It seems each passing year adds another new chapter in the story of the fish oil phenomenon. The keen interest in the heart-healthy effects of fish oil began in earnest shortly after publication of the Italian GISSI Prevenzione Trial involving over 11,000 participants. It demonstrated that doses in the range of 1000mg of EPA and DHA provided an enormous 30% reduction in death from cardiovascular disease and a 45% reduction in sudden cardiac death. (EPA and DHA are the active ingredients in fish oil. Don't confuse the active ingredient dose with the total weight of a fish oil capsule as it generally contains fillers). The large number of participants in the GISSI study made their conclusions statistically rock solid and beyond reproach. Other follow-up studies confirmed the result and some showed even greater benefit as fish oil dose increased. Fish oil was on its way to becoming the next "wonder" supplement.
Of course, I take fish oil to fight cardiovascular disease as do many others concerned about heart health and started with a modest dose totaling 1800mg EPA/DHA per day. That changed when another landmark study, the Lugalawa Study, suggested that high-dose fish oil was also effective at reducing Lipoprotein(a) [Lp(a)] which just happens to be my most pronounced heart disease risk. The study compared the Lp(a) levels of coastal Bantu fishermen, who ingest 3000-5000mg EPA/DHA per day from fish, to an inland Bantu group who are primarily vegetarian. The fish eaters showed an almost 50% lower Lp(a) compared to the pure vegetarians.
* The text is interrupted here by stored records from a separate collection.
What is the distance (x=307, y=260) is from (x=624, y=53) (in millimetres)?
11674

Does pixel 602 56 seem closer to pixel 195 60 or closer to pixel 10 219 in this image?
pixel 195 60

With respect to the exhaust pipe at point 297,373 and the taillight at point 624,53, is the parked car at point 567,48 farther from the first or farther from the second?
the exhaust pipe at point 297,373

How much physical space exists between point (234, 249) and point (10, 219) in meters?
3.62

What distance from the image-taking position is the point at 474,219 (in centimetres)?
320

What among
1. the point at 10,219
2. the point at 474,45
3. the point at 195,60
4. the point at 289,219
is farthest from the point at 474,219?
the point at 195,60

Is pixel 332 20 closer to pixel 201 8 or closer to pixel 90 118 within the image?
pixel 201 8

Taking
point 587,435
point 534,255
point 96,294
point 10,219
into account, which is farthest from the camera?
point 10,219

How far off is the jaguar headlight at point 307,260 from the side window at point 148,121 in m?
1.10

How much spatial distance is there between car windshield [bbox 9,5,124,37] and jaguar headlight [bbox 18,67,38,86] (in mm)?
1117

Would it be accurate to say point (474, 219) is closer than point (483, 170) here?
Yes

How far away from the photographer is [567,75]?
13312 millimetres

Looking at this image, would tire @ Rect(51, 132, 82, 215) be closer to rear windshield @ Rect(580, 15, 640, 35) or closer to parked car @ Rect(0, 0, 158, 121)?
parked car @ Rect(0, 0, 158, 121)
Sure enough, when I upped my fish oil dose to 5400mg EPA/DHA per day (which requires me to pound down six "horse-pill" sized, triple-strength fish oil capsules every day) I also saw an approximately 50% decrease in my Lp(a). Wow! My appreciation for fish oil grew even stronger.
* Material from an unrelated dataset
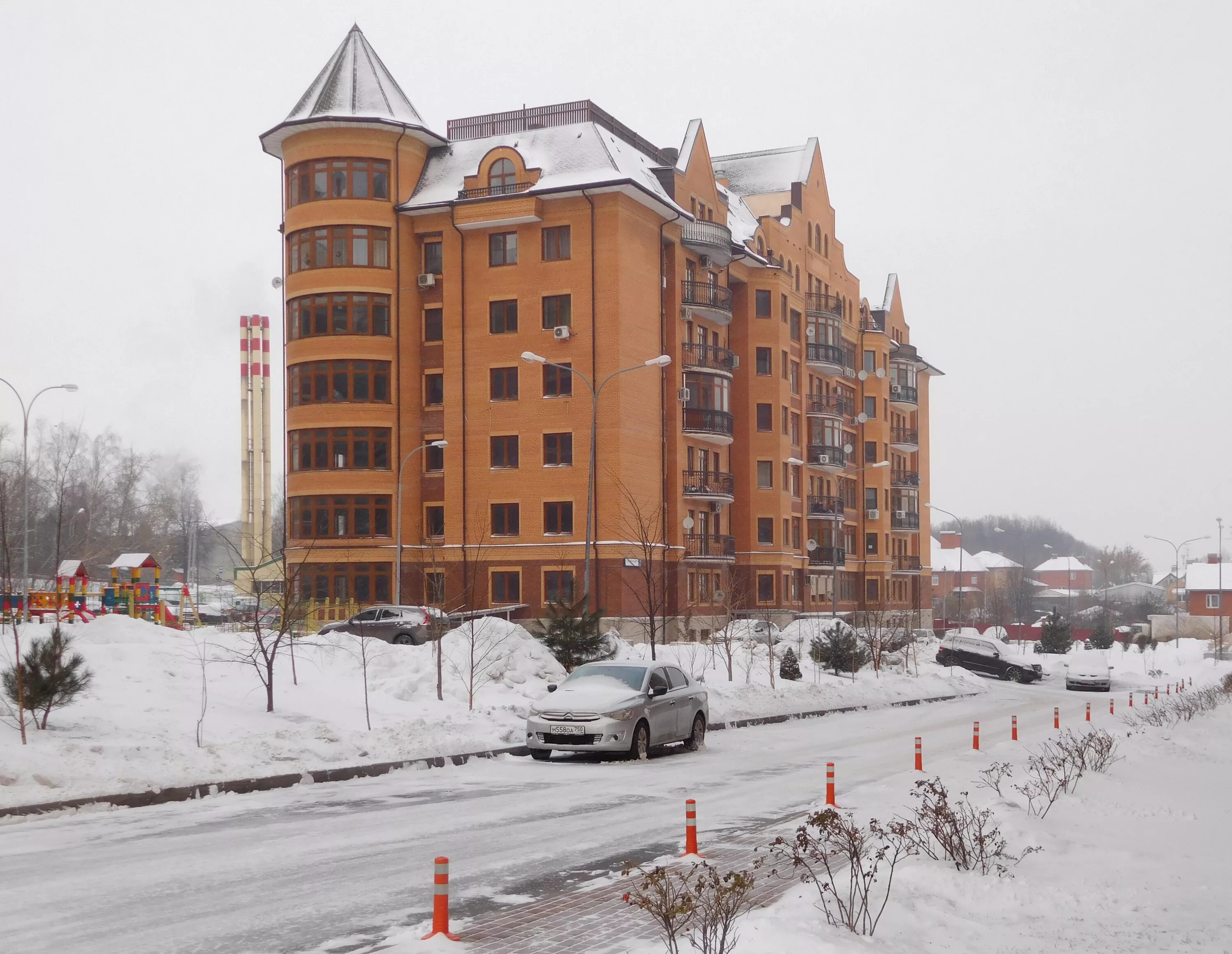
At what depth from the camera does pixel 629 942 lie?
8312mm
But, it now appears there is even more to the story. Not surprisingly, additional studies have shed new light how to assess our intake of fish oil as part of our personal programs of Informed, Self-directed Healthcare (ISH). Like Vitamin D, it turns out that what you take might not be as important as what actually gets into your bloodstream. I need to take at least 8000IU to maintain a Vitamin D blood level of at least 60ng/dL. I know many others who need only half that amount. I started my dosing at 2000IU and increased my dose in 2000IU increments until my blood level tested at 62ng/dL at a final dose of 8000IU (note that I have to raise this to 10,000IU in the winter time to account for reduced sun exposure). For those who cannot convince their doctors to order the 25-OH Vitamin D3 test it has been available as a home blood spot test for quite some time now from numerous sources.
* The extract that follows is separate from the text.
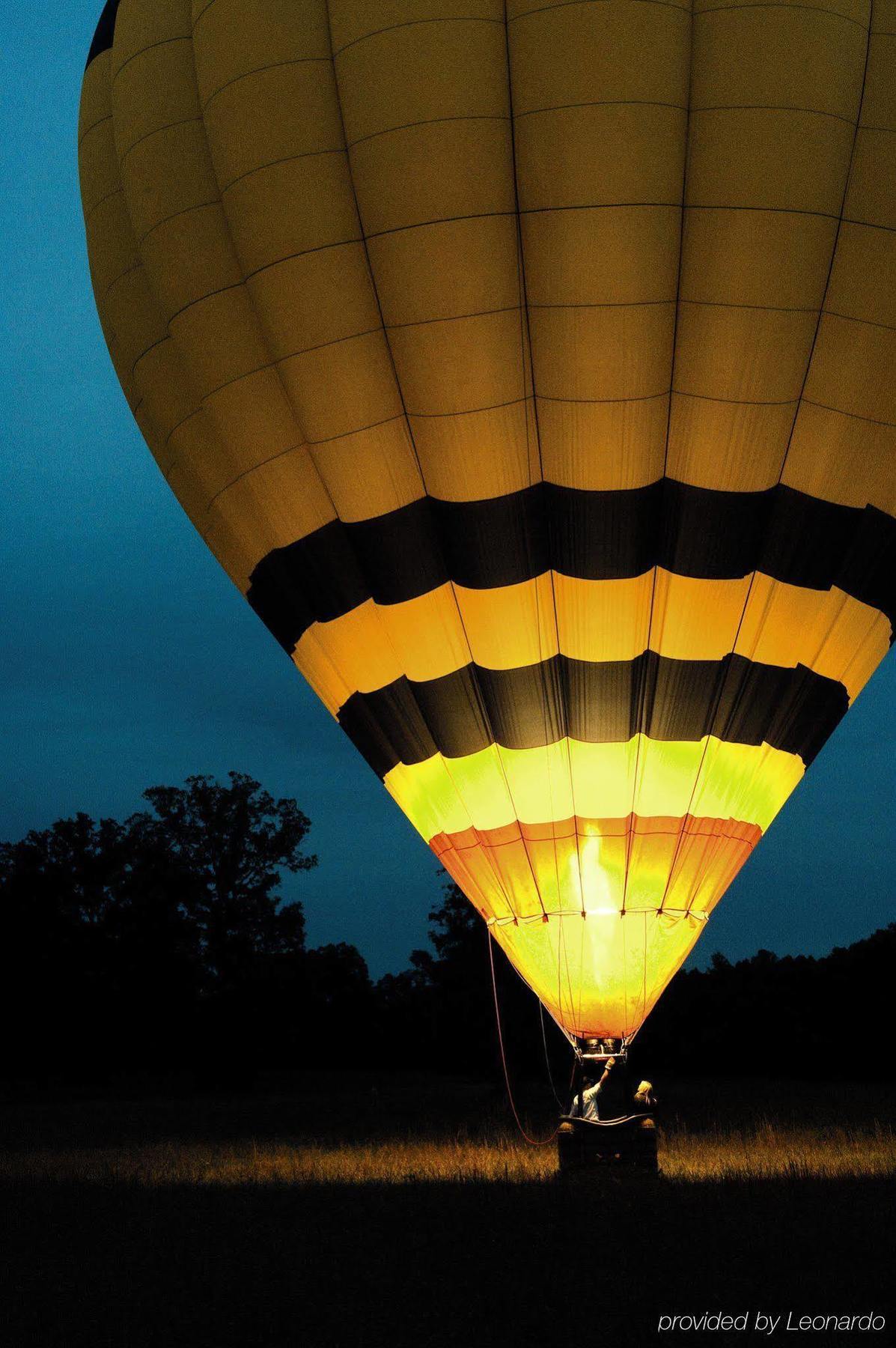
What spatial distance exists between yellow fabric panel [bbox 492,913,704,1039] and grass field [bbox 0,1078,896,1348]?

A new study from the Metabolism and Nutrition Research Center at the Sanford School of Medicine shows that the greatest benefits may require an omega-3 index of 8% (the omega-3 index is the proportion of total fatty acids in red blood cells occupied by omega-3s). Those wishing to review this study will also find that the omega-3 index offered the most powerful correlation for reducing sudden cardiac death among common risk factors such as cholesterol and CRP. Much like Vitamin D, the key may be to assess what your personal omega-3 blood level is as opposed to simply how much you ingest orally. Predictably, your doctor is very likely to be behind the knowledge curve and may resist ordering the test or not even know it exists. Not to worry, there are already a few outlets offering an at-home omega-3 index blood test for those who wish to personally investigate this novel marker. I already have mine ordered! I'll let you know what I find.